§ **Passage provided**:
────────────────────────────────────────
Skip to main content

What a Great Reminder: Meet The Real Pat Narduzzi!

The Spartan Nation is used to seeing Pat Narduzzi running out of the tunnel in the midst of the fourth quarter to rally his defense for a big win. He is emotional. He is spirited. He is the heart of the Spartan defense.

His players love him. Former linebacker Jon Misch told me last summer, “I may not be the best player that he ever coached, but I know that in thirty years I can call him from anywhere and he will be there for me. I love Coach Narduzzi.” Greg Jones told me last fall, “Coach Narduzzi is not a guy you play for, you play with him. I wanted to come back to play with him again.”

Those things mentioned above are special. They are certainly part of the mystique that makes Pat Narduzzi who he is, but where did this come from?

He came to MSU with Mark Dantonio and while Dantonio is lauded nationally as a defensive genius, it is Narduzzi he selected to run his, an honor that Narduzzi doesn’t take lightly. He once told me, “I can’t believe sometimes the privilege I have to coach for one of the greatest defensive minds to ever coach football. I learn from him every day. I have been a defensive coordinator other places, but when you stand as part of a great one’s staff, it is an unbelievable honor.”

He came to MSU and inherited a defense side of the football that had the cupboard not only bare, the previous tenants had torn the cupboards out of the kitchen and used them as kindling. Don Treadwell, the offensive coordinator, at least had the pleasure of coming into a situation where the previous staff had put a large amount of attention on the offensive side of the ball and had some talent. It was night and day comparing the two sides. 

After Pat’s first year at MSU he somehow put together a defense that allowed the Spartans to get to a bowl and he put together a duct-taped game plan against the best QB in the nation in Matt Ryan that had his team competitive when they really had no reason to be.
────────────────────────────────────────
§ **Dataset section**:

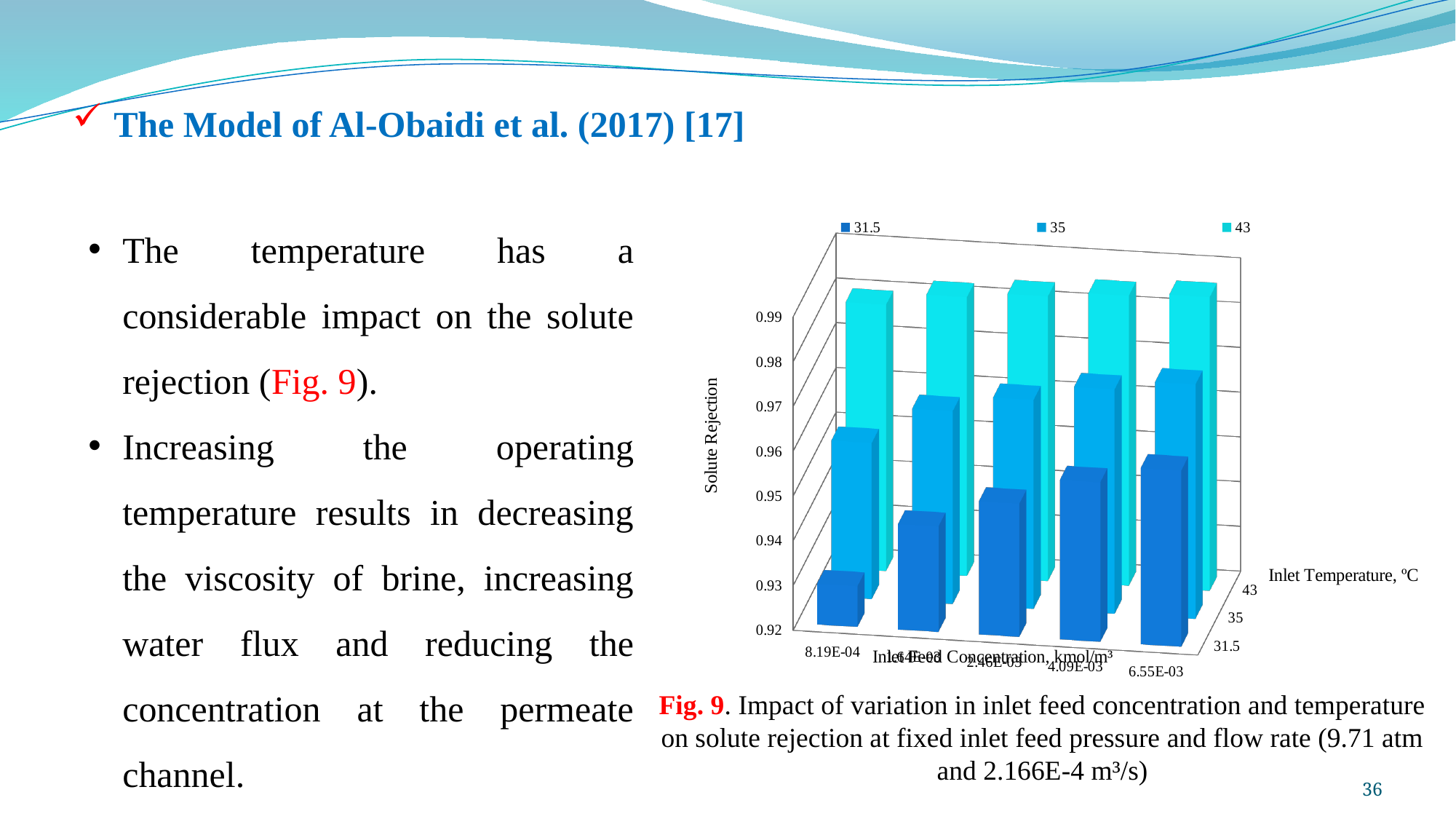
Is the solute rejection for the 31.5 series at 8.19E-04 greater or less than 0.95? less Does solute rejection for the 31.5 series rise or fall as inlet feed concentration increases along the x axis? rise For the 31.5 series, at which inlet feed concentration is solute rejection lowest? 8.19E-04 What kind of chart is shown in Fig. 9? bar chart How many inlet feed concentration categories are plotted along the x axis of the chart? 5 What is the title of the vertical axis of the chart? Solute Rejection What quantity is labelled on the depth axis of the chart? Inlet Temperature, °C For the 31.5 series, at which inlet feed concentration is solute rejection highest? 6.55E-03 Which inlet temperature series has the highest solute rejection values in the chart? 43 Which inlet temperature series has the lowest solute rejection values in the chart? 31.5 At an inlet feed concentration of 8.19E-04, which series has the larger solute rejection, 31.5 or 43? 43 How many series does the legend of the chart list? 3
────────────────────────────────────────
§ **Check your understanding**:
1/ From the Pat Narduzzi article, quote the stretch from "Skip to main" through "this come from?".
2/ Extend the Pat Narduzzi article from the point where it ends.

§ **Answers to the problems**:
1/
Skip to main content

What a Great Reminder: Meet The Real Pat Narduzzi!

The Spartan Nation is used to seeing Pat Narduzzi running out of the tunnel in the midst of the fourth quarter to rally his defense for a big win. He is emotional. He is spirited. He is the heart of the Spartan defense.

His players love him. Former linebacker Jon Misch told me last summer, “I may not be the best player that he ever coached, but I know that in thirty years I can call him from anywhere and he will be there for me. I love Coach Narduzzi.” Greg Jones told me last fall, “Coach Narduzzi is not a guy you play for, you play with him. I wanted to come back to play with him again.”

Those things mentioned above are special. They are certainly part of the mystique that makes Pat Narduzzi who he is, but where did this come from?

2/
One thing that Spartan fans have no clue of is that Narduzzi had hade chances to leave MSU with other offers, for more money including from within the Big Ten. Each time he refused to listen and refused to use it as a tool to get a raise from Dantonio. That isn’t who he is. When I asked about the offers including from within the Big Ten and his refusal to even listen he told me, “This isn’t about me. This is about MSU, the Spartan Nation, and Coach Dantonio.” It ended there.

This will be the first season (year number five at MSU) that Narduzzi will have a full compliment of players that he would have actually recruited and brought to MSU. Even last year, there were players on this team that played, who now wouldn’t even get a scholarship offer.

Last year he was as critical in the absence of Mark Dantonio who was out with a heart attack as Don Treadwell. All of those things are great, but who is he?

To understand the man that Pat Narduzzi is you have to understand that he is a coach by profession, but that is not who he is. Unlike so many men, who take their sense of self-worth from what they do, Narduzzi is not that way. He can separate. He loves coaching, but it is his job. Being a father, husband, brother, and son are WHO he is. That is the Pat Narduzzi I want you to know. This man is a great coach, loved, respected, and loyal.

To know Pat, to get what motivates him, and to understand what has molded him and made him into a super husband, father, and coach you have to go back to where it all started.

The son of Coach William and Angie Narduzzi was born into a middle class Italian family as the third of what would eventually be a sibling group of six. His father was a legendary college football coach who is the man who coined the term “Cradle of Coaches” for Miami of Ohio. His father cast a long shadow over young Pat and his mother Angie was his biggest fan.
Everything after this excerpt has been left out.